The writer, who was seeking advice from Prudence, was wondering if it’s morally acceptable for kids to trick or treat in neighborhoods other than their own. Prudence’s answer: Yes, it is. Spend the extra cash and give out candy to the poor.

But is it safe to do so?

Kids from low-income neighborhoods are more likely to commit crime and engage in risky behaviors than those from richer areas, according to a 2009 report from the U.S. Department of Health and Human Services. And Halloween is commonly perceived as a night of mischief, crime and darkness.

As a matter of fact, Denver parents were recently warned about potential pot-infused candy making its way into kids’ trick-or-treat bags. And, according to The Atlantic, authorities have often been concerned about sex offenders on Halloween night, going as far as to ban some houses from giving to kids.

However, Halloween night is actually one of the safest nights of the year, especially when it comes to sexual and violent crimes against children, according to a 2009 study, titled “How Safe are Trick-Or-Treaters?: An analysis of Child Sex Crimes Rates on Halloween.” The study found that while Halloween is as dangerous as any other fall day, there is no increase in criminal activity.

And all those Kit-Kat bars, Skittles and Starbursts may be to thank. According to a study from the National Criminal Justice Reference Service, candy can reduce crime. Consuming a lot of white sugar will eventually make kids feel drowsy and unwilling to partake in risky behaviors.

Experts also told The Wall Street Journal in 2010 that there is little need for American parents to worry about crime on Halloween. Much of the fear from parents is due to what the media and other organizations have said about Halloween.

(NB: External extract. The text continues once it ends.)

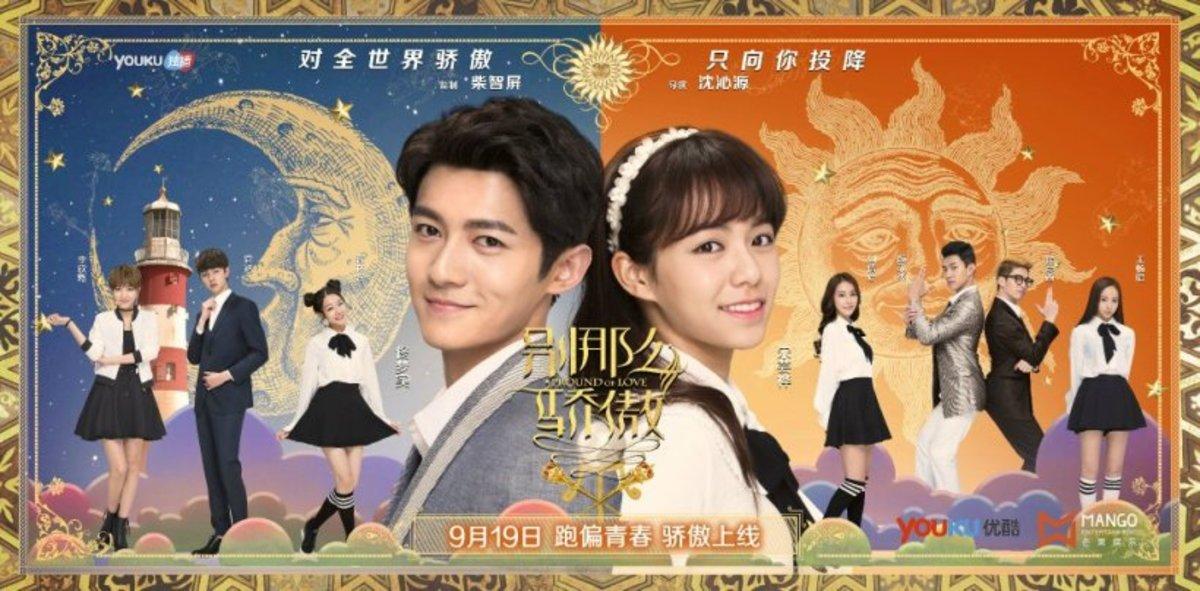 Proud of Love | 12 Best Chinese School Romantic Dramas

“There is zero evidence to support the idea that Halloween is a dangerous date for children in terms of child molestation,” Elizabeth Letourneau, a professor at the University of South Carolina, told the WSJ.

She also said there’s such little crime because everyone is outside and enjoying one-another’s company — keeping the criminals at bay.

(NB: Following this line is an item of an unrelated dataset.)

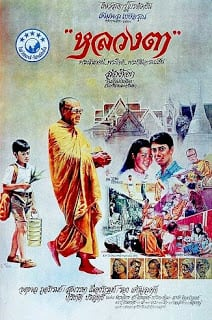Luang ta (1980) หลวงตา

Neighborhood watch groups, like “Witch Watch” in Northern Virginia, have also worked to keep their areas free of crime during the holiday, The Christian Post reported. And The National Crime Prevention Council (NCPC) is also constantly on the lookout for crime.

The NCPC even dubbed October “Crime Prevention Month” in honor of Halloween and the worry that surrounds it. During this month, the NCPC advises parents to keep their houses well-lit, to call their neighborhood watch to see if they’re going to be keeping an eye on the community and to report any criminal activity — no matter how small.